1105.2205 (Padmashri V. Patil et al.)

Do we need to revisit the Bohr exciton radius of hot excitons?    [PDF]

Padmashri V. Patil, Shouvik Datta
Photo-induced carrier multiplications are predicted to overcome the limiting efficiency of single junction solar cells by generating more than one electron-hole pair (exciton) per absorbed photon. Here, we have studied collisional broadening of excitonic absorption spectra of PbS nano-crystallites at energies much above its fundamental band gap. Observed spectral features necessitate the role of extended band structure of semiconductors to understand the physics of carrier multiplication in nanoparticles. Our analysis also shows that quasi ballistic transport of hot excitons can actually suppress exciton-exciton scattering events required for photo-induced carrier multiplication in very small quantum dots.
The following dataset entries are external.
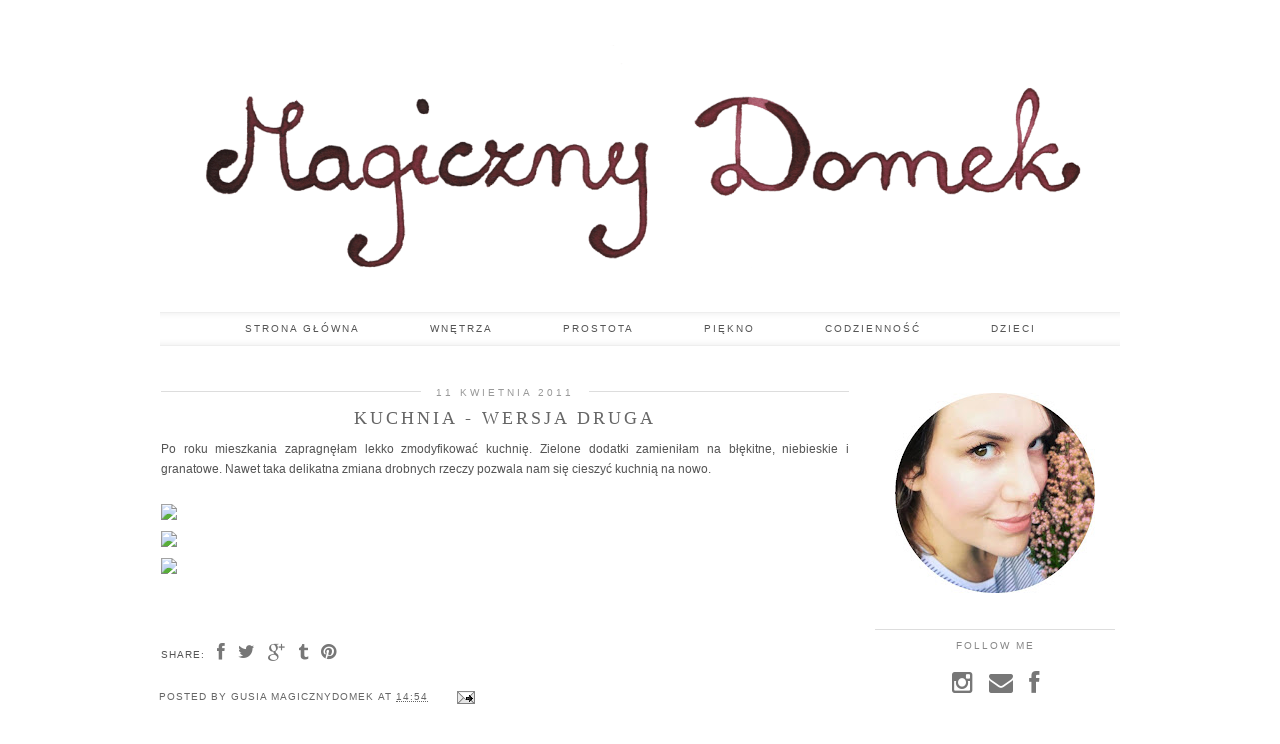

--- FILE ---
content_type: text/html; charset=utf-8
request_url: https://www.google.com/recaptcha/api2/aframe
body_size: 267
content:
<!DOCTYPE HTML><html><head><meta http-equiv="content-type" content="text/html; charset=UTF-8"></head><body><script nonce="FnYXmKDvPeLuoXNTiSO0MQ">/** Anti-fraud and anti-abuse applications only. See google.com/recaptcha */ try{var clients={'sodar':'https://pagead2.googlesyndication.com/pagead/sodar?'};window.addEventListener("message",function(a){try{if(a.source===window.parent){var b=JSON.parse(a.data);var c=clients[b['id']];if(c){var d=document.createElement('img');d.src=c+b['params']+'&rc='+(localStorage.getItem("rc::a")?sessionStorage.getItem("rc::b"):"");window.document.body.appendChild(d);sessionStorage.setItem("rc::e",parseInt(sessionStorage.getItem("rc::e")||0)+1);localStorage.setItem("rc::h",'1768999531330');}}}catch(b){}});window.parent.postMessage("_grecaptcha_ready", "*");}catch(b){}</script></body></html>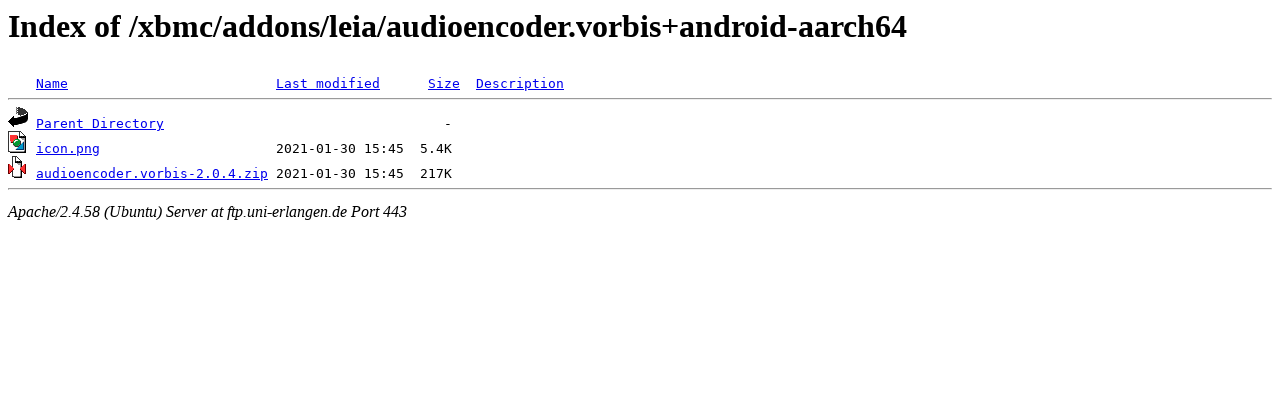

--- FILE ---
content_type: text/html;charset=UTF-8
request_url: https://ftp.uni-erlangen.de/xbmc/addons/leia/audioencoder.vorbis+android-aarch64/?C=N;O=D
body_size: 473
content:
<!DOCTYPE HTML PUBLIC "-//W3C//DTD HTML 3.2 Final//EN">
<html>
 <head>
  <title>Index of /xbmc/addons/leia/audioencoder.vorbis+android-aarch64</title>
 </head>
 <body>
<h1>Index of /xbmc/addons/leia/audioencoder.vorbis+android-aarch64</h1>
<pre><img src="/icons/blank.gif" alt="Icon "> <a href="?C=N;O=A">Name</a>                          <a href="?C=M;O=A">Last modified</a>      <a href="?C=S;O=A">Size</a>  <a href="?C=D;O=A">Description</a><hr><img src="/icons/back.gif" alt="[PARENTDIR]"> <a href="/xbmc/addons/leia/">Parent Directory</a>                                   -   
<img src="/icons/image2.gif" alt="[IMG]"> <a href="icon.png">icon.png</a>                      2021-01-30 15:45  5.4K  
<img src="/icons/compressed.gif" alt="[   ]"> <a href="audioencoder.vorbis-2.0.4.zip">audioencoder.vorbis-2.0.4.zip</a> 2021-01-30 15:45  217K  
<hr></pre>
<address>Apache/2.4.58 (Ubuntu) Server at ftp.uni-erlangen.de Port 443</address>
</body></html>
Measured variations of excitonic broadening clearly indicate that impact ionization of excitons may be efficient only inside an intermediate 'size window'. This can explain the current debates on reported efficiencies of carrier multiplication in semiconductor nanoparticles as compared to bulk materials. Moreover, we will discuss the importance of 'effective Bohr exciton radius' as a direct consequence of significant departure from the usual dielectric screening limits of coulomb interactions of 'hot' excitons in the region of strong dispersion at energies much above the fundamental band gap.